Impact of housing design and placemaking on social value and wellbeing in the pandemic
This report, written by Professor Flora Samuel in October 2020, presents initial findings from a project into ‘Housing Policies and the COVID 19 Epidemic’. Based on 17 interviews with stakeholders, drawn largely from government, local government and housing provider backgrounds, it uncovers key changes seen in people’s experience of the home during the first UK lockdown, as well as exploring key lessons about how places can ‘build back better’, with a focus on housing, planning, and wellbeing.
This report by Professor Flora Samuel presents initial findings from a UK Collaborative Centre for Housing Evidence project into 'Housing Policies and the COVID 19 Epidemic’. As the author stresses, whilst bringing many challenges, “the pandemic offers an opportunity to build back better for future resilience... Resilience starts with the home... flexible space is needed in all homes as they increasingly become places of work. All homes should have access to balconies, daylight and broadband” (p. 4). Based on 17 interviews conducted June – September 2020 with stakeholders drawn largely from government, local government and housing provider backgrounds, the first half of the report outlines key changes seen in people’s experience of the home, local community, and local authority responses to the crisis, during the first UK lockdown, including:
- More working from home.
- Agile responses from local authorities.

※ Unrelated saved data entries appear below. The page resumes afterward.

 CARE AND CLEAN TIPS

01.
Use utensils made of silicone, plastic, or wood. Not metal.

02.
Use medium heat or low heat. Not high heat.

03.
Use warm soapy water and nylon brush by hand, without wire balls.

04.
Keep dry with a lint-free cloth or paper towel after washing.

- Challenges around how best to communicate with communities, given issues around digital inequalities.
- Local authorities playing a central role in supporting vulnerable communities.

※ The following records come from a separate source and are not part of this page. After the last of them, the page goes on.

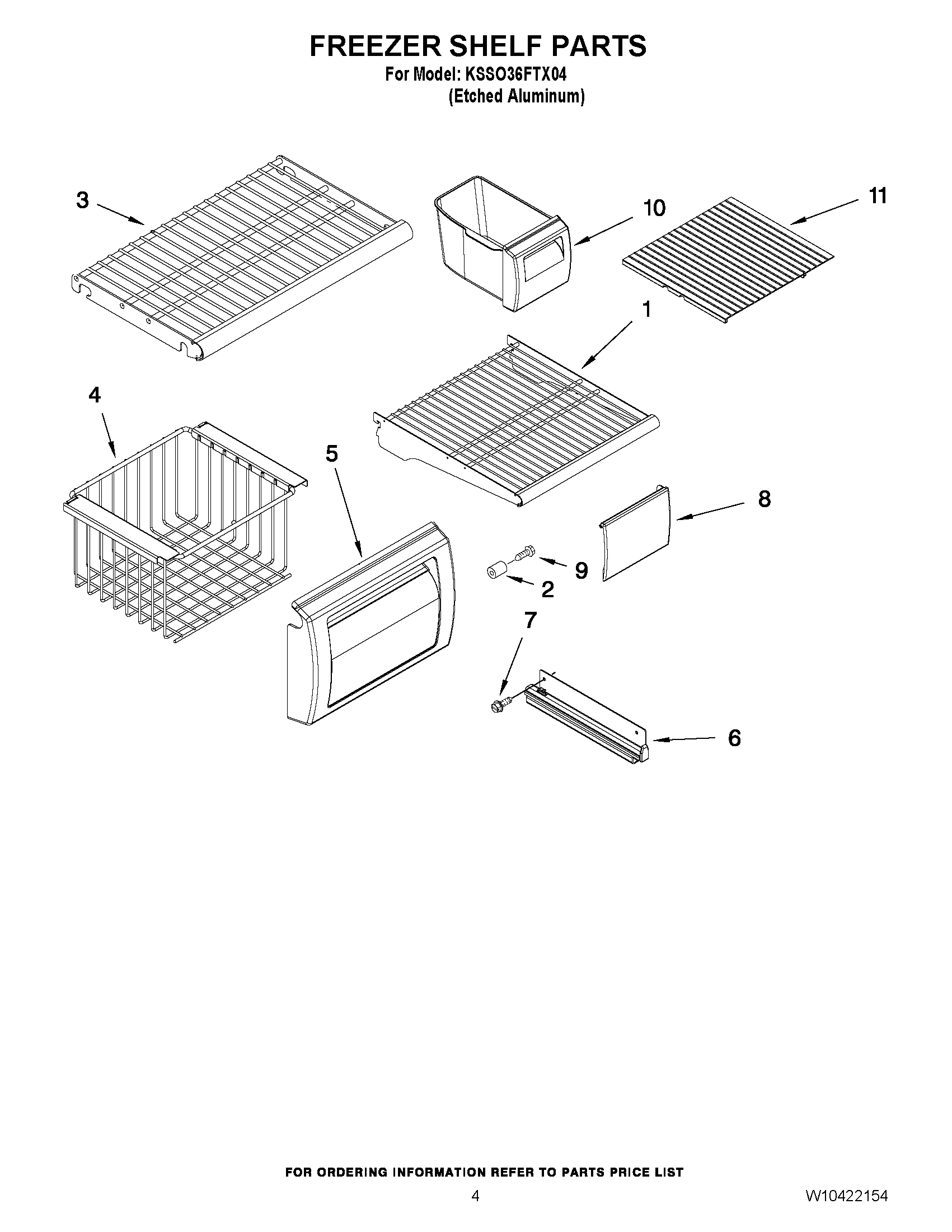 FREEZER SHELF PARTS
For Model: KSSO36FTX04
(Etched Aluminum)

3
10
11
1
4
5
8
9
2
7
6

FOR ORDERING INFORMATION REFER TO PARTS PRICE LIST
4
W10422154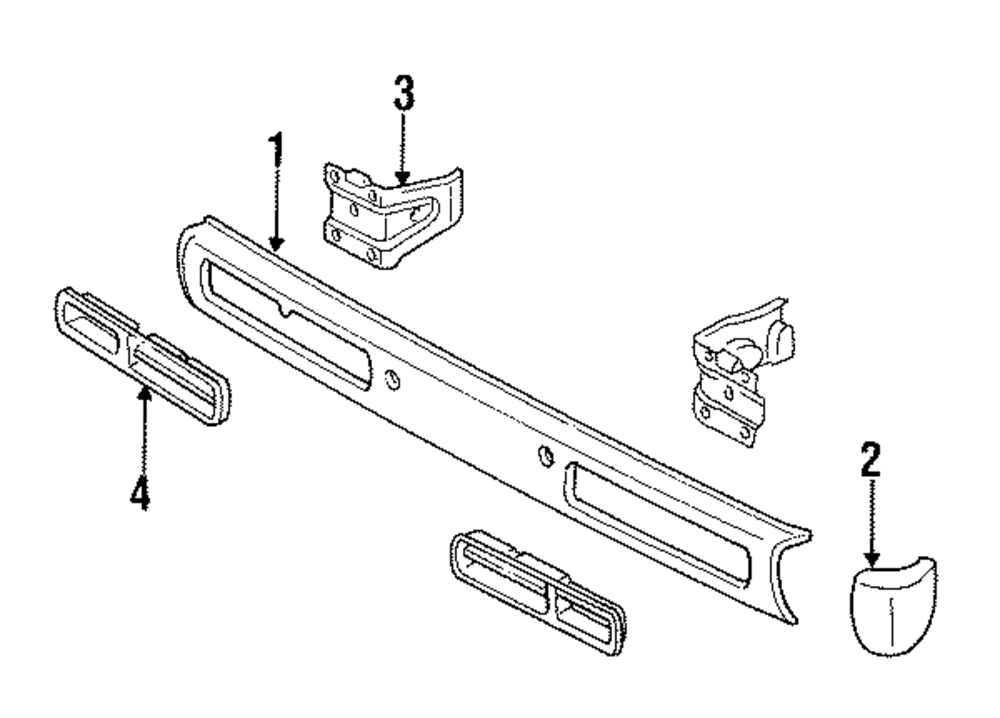 3
1
4
2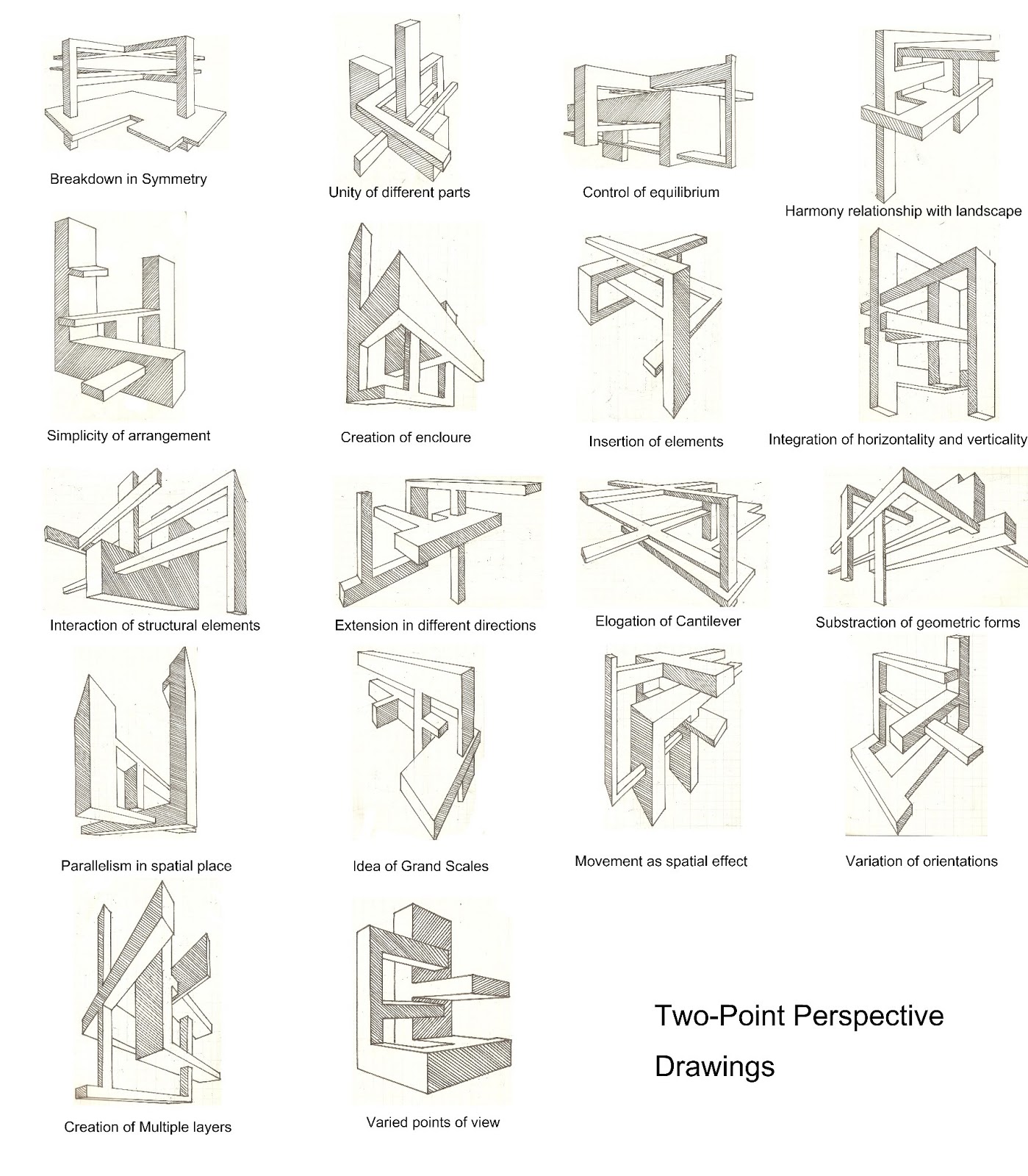 Breakdown in Symmetry

Unity of different parts

Control of equilibrium

Harmony relationship with landscape

Simplicity of arrangement

Creation of encloure

Insertion of elements

Integration of horizontality and verticality

Interaction of structural elements

Extension in different directions

Elogation of Cantilever

Substraction of geometric forms

Parallelism in spatial place

Idea of Grand Scales

Movement as spatial effect

Variation of orientations

Creation of Multiple layers

Varied points of view

Two-Point Perspective Drawings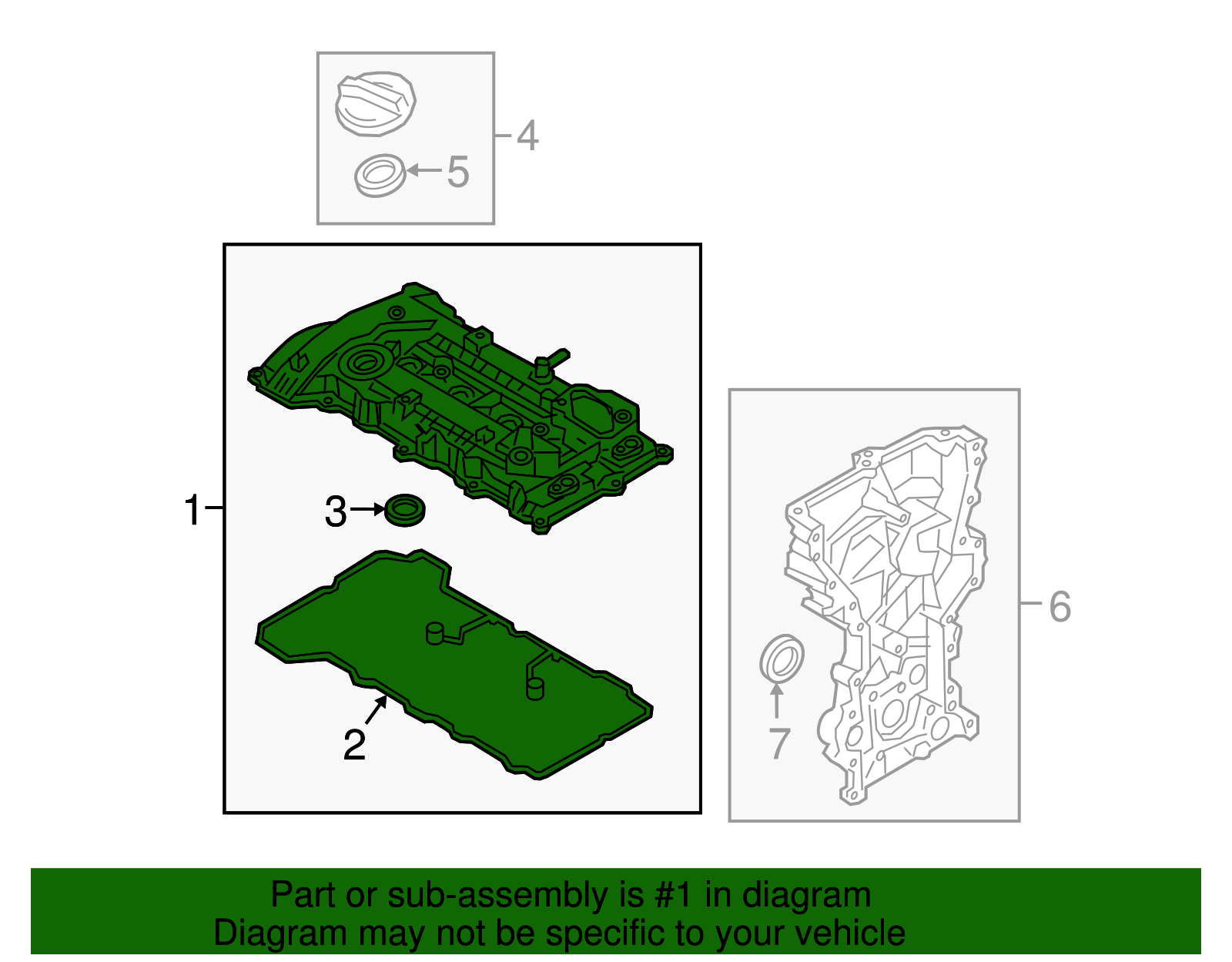 4
5
1
3
2
6
7

Part or sub-assembly is #1 in diagram
Diagram may not be specific to your vehicle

- New vulnerable groups identified (e.g. relating to size of home, high rise housing, access to outdoor space etc.)
- The need to re-design public spaces to accommodate social distancing requirements.
- Some delays to planning decisions and housing provision.
The second half of the report concentrates on the lessons learnt from the first lockdown, in terms of how to create better homes and places for people to live in, and build more resilience into local communities, as summarised below:
- There should be a continued focus on addressing the climate change emergency.
- The idea of the home as a foundation for resilience and wellbeing is important.
- The significance of ensuring more people have access to green and outdoor spaces has been further revealed.
- There is a need for health, built environment, housing, and transport professionals to collaborate further to ensure healthy communities.
- There needs to be more of a focus on local economies, with the notion of walkable neighbourhoods increasingly important.